WORK INSTRUCTIONS: The copy must hold exactly the lines from the one with "Given the incomplete" through the end of the listing below, and nothing else, with no pictures.

GIVEN DATA:
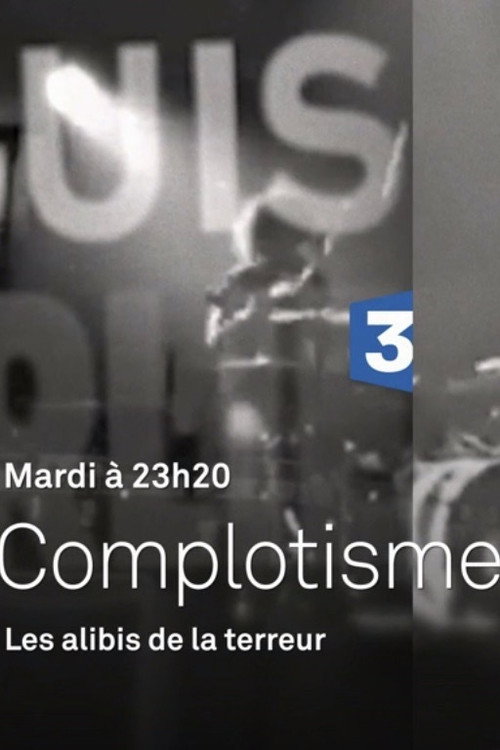 Movie poster for Complotisme, les alibis de la terreur (2018)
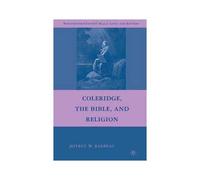 Coleridge, the Bible, and Religion, Nineteenth-century Major Lives and Letters Jeffrey W. Barbeau (Auteur)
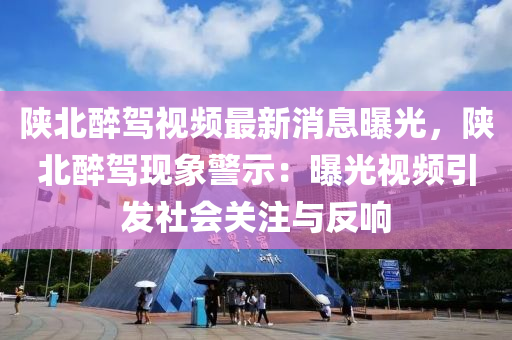 陝(shan)北(bei)醉(zui)駕(jia)視(shi)頻(pin)最(zui)新(xin)消息曝(pu)光(guang)，陝北(bei)醉駕現(xian)象(xiang)警示(shi)：曝(pu)光視(shi)頻引髮社會(hui)關註與(yu)反(fan)響(xiang)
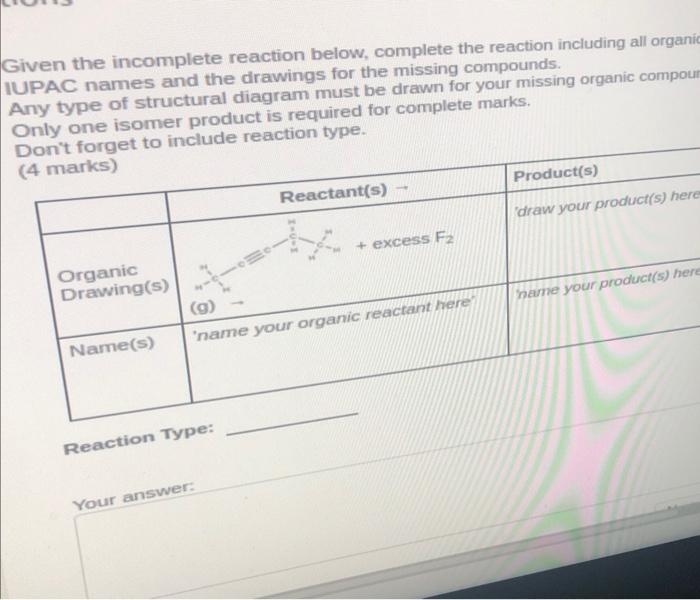  Given the incomplete reaction below, complete the reaction including all organic
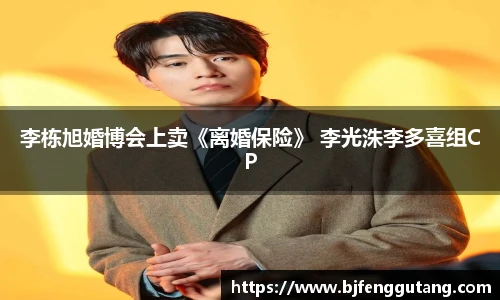太阳集团tyc李栋旭婚博会上卖《离婚保险》 李光洙李多喜组CP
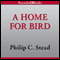 A Home for Bird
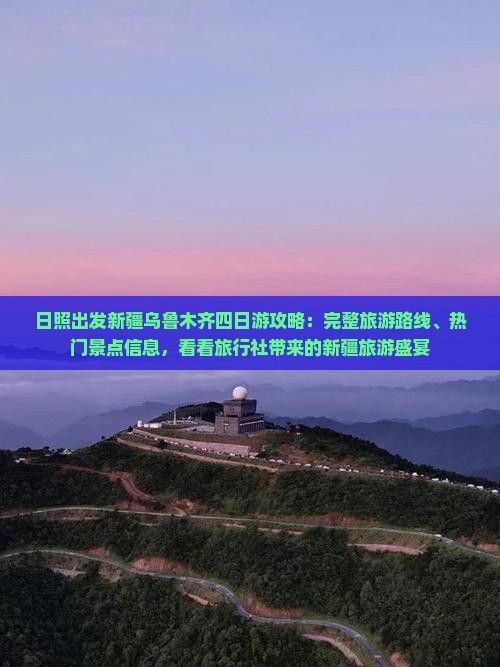 日照出发新疆乌鲁木齐四日游攻略：完整旅游路线、热门景点信息，看看旅行社带来的新疆旅游盛宴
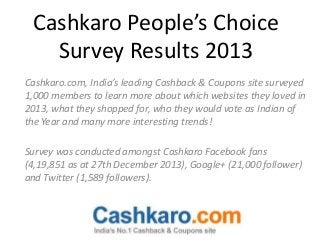 Cashkaro People’s Choice
Survey Results 2013
Cashkaro.com, India’s leading Cashback & Coupons site surveyed
1,000 members to learn more about which websites they loved in
2013, what they shopped for, who they would vote as Indian of
the Year and many more interesting trends!
Survey was conducted amongst Cashkaro Facebook fans
(4,19,851 as at 27th December 2013), Google+ (21,000 follower)
and Twitter (1,589 followers).

 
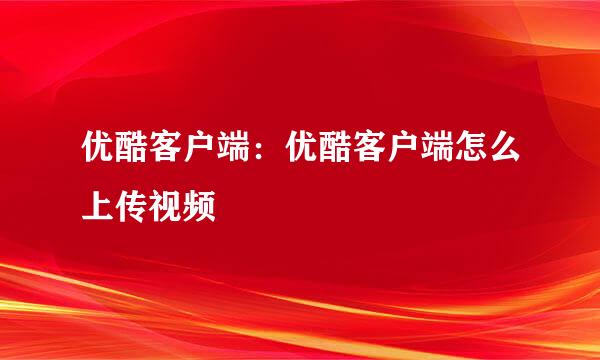优酷客户端：优酷客户端怎么上传视频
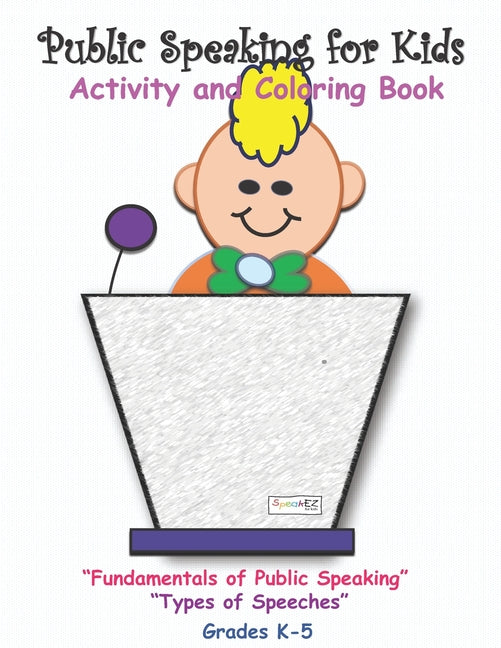 Book cover for Public Speaking for Kids: Activity and Coloring book for kids in grades K-5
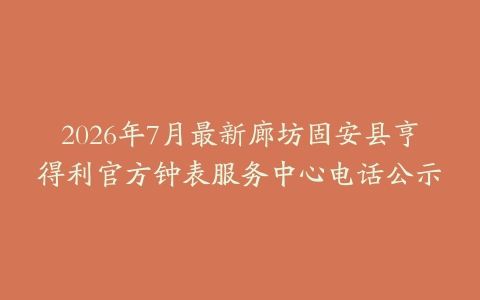 2026年7月最新廊坊固安县亨得利官方钟表服务中心电话公示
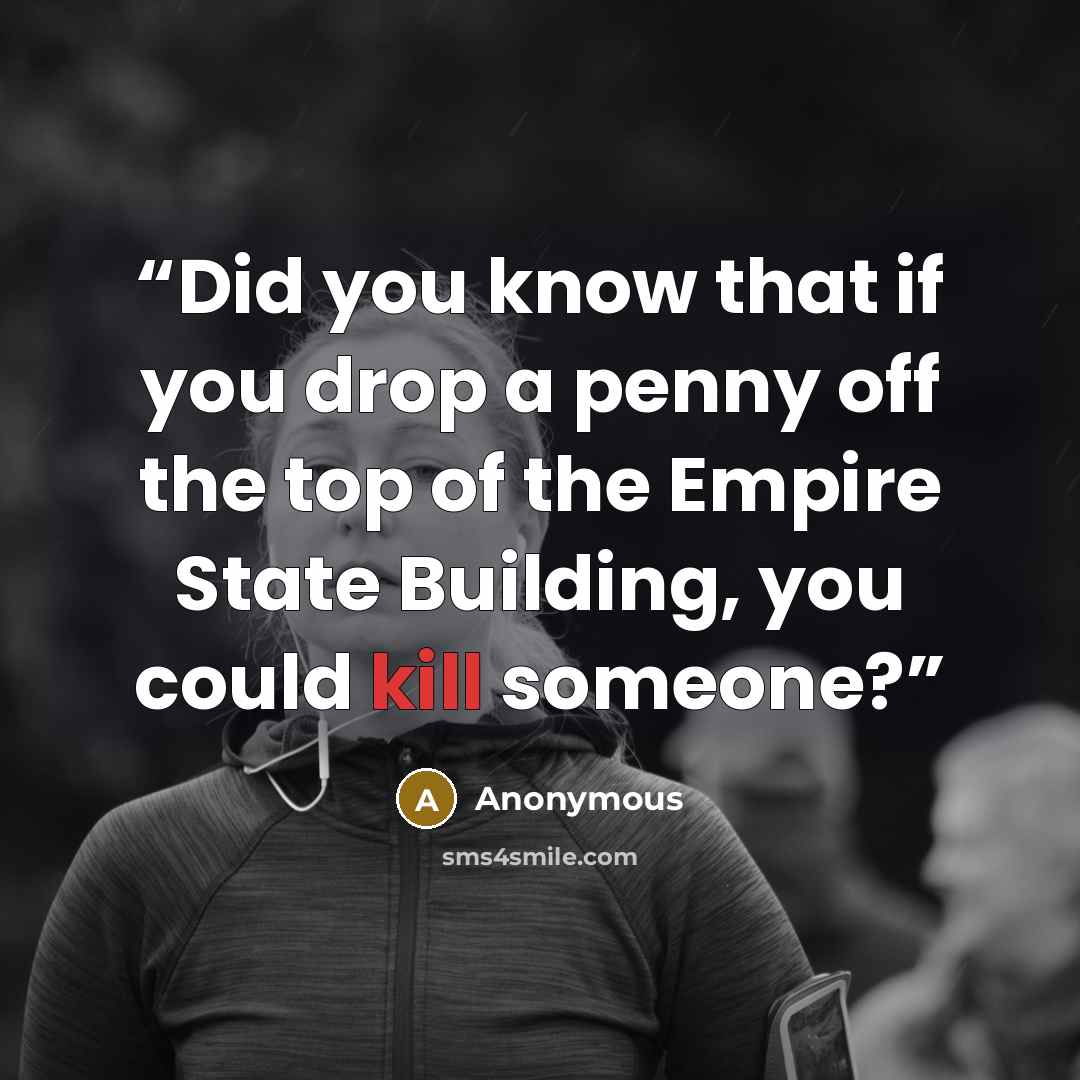 “Did you know that if you drop a penny off the top of the Empire State Building, you could kill someone?” quote by Anonymous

RESULT:
  Given the incomplete reaction below, complete the reaction including all organic
太阳集团tyc李栋旭婚博会上卖《离婚保险》 李光洙李多喜组CP
 A Home for Bird
 日照出发新疆乌鲁木齐四日游攻略：完整旅游路线、热门景点信息，看看旅行社带来的新疆旅游盛宴
 Cashkaro People’s Choice
Survey Results 2013
Cashkaro.com, India’s leading Cashback & Coupons site surveyed
1,000 members to learn more about which websites they loved in
2013, what they shopped for, who they would vote as Indian of
the Year and many more interesting trends!
Survey was conducted amongst Cashkaro Facebook fans
(4,19,851 as at 27th December 2013), Google+ (21,000 follower)
and Twitter (1,589 followers).

 
优酷客户端：优酷客户端怎么上传视频
 Book cover for Public Speaking for Kids: Activity and Coloring book for kids in grades K-5
 2026年7月最新廊坊固安县亨得利官方钟表服务中心电话公示
 “Did you know that if you drop a penny off the top of the Empire State Building, you could kill someone?” quote by Anonymous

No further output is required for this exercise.